* Start Task input *
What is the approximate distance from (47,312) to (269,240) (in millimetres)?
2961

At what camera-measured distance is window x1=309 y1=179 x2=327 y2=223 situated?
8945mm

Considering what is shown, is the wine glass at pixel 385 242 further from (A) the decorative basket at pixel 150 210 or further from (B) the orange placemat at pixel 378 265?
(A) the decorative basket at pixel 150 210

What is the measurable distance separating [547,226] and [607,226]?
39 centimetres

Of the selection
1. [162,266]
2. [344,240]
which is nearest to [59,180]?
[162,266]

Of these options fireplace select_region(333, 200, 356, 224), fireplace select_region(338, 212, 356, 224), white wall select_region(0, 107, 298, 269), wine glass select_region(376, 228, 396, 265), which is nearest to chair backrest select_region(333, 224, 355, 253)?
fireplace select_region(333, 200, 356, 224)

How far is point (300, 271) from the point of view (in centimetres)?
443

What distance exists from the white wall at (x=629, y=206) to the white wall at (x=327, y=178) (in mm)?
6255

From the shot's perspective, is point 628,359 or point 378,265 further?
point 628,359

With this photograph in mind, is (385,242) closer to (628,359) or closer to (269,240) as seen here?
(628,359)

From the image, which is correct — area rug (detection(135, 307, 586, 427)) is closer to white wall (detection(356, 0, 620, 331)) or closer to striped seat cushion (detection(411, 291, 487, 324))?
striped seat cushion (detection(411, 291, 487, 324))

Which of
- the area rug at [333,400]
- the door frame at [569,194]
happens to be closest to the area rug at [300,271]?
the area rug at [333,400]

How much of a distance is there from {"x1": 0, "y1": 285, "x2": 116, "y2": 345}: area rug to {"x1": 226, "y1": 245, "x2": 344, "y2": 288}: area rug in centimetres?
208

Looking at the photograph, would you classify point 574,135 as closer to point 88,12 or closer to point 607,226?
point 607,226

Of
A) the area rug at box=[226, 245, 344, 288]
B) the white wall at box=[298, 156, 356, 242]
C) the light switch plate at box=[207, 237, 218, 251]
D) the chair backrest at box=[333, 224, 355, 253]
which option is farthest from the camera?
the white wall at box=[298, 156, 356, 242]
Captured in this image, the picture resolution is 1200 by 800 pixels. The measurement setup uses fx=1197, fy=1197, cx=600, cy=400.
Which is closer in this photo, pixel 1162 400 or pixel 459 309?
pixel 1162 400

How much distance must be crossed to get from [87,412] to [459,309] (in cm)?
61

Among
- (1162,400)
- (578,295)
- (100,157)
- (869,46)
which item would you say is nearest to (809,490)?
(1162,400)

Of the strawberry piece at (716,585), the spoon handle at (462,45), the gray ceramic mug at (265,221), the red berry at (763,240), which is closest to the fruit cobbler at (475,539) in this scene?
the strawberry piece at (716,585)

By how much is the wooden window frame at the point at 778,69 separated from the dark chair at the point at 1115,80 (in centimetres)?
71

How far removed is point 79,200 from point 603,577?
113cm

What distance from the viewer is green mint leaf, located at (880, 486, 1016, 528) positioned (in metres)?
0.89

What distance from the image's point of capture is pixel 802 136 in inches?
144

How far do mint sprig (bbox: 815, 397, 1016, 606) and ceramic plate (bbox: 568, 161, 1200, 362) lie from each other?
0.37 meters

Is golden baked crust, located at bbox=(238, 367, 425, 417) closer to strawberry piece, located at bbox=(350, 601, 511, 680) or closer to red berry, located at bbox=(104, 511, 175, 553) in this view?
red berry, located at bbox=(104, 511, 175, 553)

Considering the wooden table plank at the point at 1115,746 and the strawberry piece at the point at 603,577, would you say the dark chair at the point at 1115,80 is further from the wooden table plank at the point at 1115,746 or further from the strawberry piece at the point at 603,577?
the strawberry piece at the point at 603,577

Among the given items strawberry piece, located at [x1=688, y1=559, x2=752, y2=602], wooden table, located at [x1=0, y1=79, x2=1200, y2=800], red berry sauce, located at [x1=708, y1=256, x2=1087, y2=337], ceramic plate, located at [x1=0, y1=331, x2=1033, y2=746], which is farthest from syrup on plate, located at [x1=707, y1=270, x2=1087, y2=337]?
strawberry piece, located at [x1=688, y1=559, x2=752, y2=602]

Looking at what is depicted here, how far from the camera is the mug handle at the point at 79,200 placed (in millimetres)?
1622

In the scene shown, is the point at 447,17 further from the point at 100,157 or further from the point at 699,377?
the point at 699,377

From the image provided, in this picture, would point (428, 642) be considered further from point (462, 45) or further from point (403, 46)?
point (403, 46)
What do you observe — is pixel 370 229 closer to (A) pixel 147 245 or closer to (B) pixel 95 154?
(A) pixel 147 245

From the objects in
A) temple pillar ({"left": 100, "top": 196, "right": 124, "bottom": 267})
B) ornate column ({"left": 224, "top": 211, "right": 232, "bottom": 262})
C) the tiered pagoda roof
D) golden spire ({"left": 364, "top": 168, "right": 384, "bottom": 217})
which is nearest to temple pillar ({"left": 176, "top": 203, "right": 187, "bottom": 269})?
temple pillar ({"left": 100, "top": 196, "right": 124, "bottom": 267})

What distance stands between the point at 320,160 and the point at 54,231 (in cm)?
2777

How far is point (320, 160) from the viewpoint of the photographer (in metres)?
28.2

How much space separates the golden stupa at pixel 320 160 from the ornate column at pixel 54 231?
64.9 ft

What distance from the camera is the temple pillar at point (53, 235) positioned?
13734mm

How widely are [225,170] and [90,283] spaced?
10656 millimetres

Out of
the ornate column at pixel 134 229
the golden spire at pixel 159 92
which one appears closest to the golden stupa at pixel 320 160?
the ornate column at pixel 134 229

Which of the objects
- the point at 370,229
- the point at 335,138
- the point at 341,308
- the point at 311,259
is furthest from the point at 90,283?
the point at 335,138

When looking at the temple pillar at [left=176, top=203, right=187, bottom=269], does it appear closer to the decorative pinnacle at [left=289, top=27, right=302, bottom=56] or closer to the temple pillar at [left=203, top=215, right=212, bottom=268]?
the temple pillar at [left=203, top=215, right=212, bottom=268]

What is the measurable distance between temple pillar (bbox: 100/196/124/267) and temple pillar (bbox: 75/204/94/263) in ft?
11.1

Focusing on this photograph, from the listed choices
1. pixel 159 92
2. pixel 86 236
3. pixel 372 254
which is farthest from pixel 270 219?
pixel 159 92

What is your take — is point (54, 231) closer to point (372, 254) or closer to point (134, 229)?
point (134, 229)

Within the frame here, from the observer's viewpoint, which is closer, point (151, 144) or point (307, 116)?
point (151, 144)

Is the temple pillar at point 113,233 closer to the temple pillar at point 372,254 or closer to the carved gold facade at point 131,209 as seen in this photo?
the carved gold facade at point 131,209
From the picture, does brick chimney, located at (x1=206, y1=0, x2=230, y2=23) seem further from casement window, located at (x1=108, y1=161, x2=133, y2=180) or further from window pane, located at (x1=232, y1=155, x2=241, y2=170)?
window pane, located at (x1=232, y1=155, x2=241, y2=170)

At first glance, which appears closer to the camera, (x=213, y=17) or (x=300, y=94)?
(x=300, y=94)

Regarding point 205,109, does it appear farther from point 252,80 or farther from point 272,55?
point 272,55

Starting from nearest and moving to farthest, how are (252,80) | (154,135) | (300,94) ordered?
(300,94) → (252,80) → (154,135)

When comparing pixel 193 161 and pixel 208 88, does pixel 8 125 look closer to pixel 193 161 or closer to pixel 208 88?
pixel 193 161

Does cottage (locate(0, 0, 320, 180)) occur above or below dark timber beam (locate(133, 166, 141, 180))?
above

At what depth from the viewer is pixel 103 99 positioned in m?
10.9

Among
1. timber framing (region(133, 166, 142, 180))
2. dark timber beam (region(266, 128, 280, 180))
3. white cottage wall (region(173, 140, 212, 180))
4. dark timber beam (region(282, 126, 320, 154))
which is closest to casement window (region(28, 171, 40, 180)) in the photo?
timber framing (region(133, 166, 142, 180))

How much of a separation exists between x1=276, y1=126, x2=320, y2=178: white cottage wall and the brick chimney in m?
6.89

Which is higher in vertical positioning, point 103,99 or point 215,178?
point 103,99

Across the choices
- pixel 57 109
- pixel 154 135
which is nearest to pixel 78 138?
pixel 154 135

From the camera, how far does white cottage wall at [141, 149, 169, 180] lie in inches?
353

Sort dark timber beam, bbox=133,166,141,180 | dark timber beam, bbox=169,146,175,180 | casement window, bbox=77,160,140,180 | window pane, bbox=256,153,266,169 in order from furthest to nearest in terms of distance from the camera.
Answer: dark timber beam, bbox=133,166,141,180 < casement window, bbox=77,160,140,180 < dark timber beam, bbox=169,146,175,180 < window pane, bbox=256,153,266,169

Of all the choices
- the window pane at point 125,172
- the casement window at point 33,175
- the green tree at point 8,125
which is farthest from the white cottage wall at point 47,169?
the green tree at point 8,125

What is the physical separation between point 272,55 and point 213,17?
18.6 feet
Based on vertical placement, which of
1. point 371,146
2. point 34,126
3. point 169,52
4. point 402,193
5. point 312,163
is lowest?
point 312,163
* End Task input *
● **Written task**:
Quote the line that contains "Sort dark timber" and each line after it through the end of the data, exactly, leaving out everything else.

● **In response**:
Sort dark timber beam, bbox=133,166,141,180 | dark timber beam, bbox=169,146,175,180 | casement window, bbox=77,160,140,180 | window pane, bbox=256,153,266,169 in order from furthest to nearest in terms of distance from the camera.
Answer: dark timber beam, bbox=133,166,141,180 < casement window, bbox=77,160,140,180 < dark timber beam, bbox=169,146,175,180 < window pane, bbox=256,153,266,169

Of all the choices
- the window pane at point 125,172
- the casement window at point 33,175
- the green tree at point 8,125
which is farthest from the white cottage wall at point 47,169?
the green tree at point 8,125

What is the physical separation between point 272,55 and point 213,17?
18.6 feet
Based on vertical placement, which of
1. point 371,146
2. point 34,126
3. point 169,52
4. point 402,193
5. point 312,163
is lowest?
point 312,163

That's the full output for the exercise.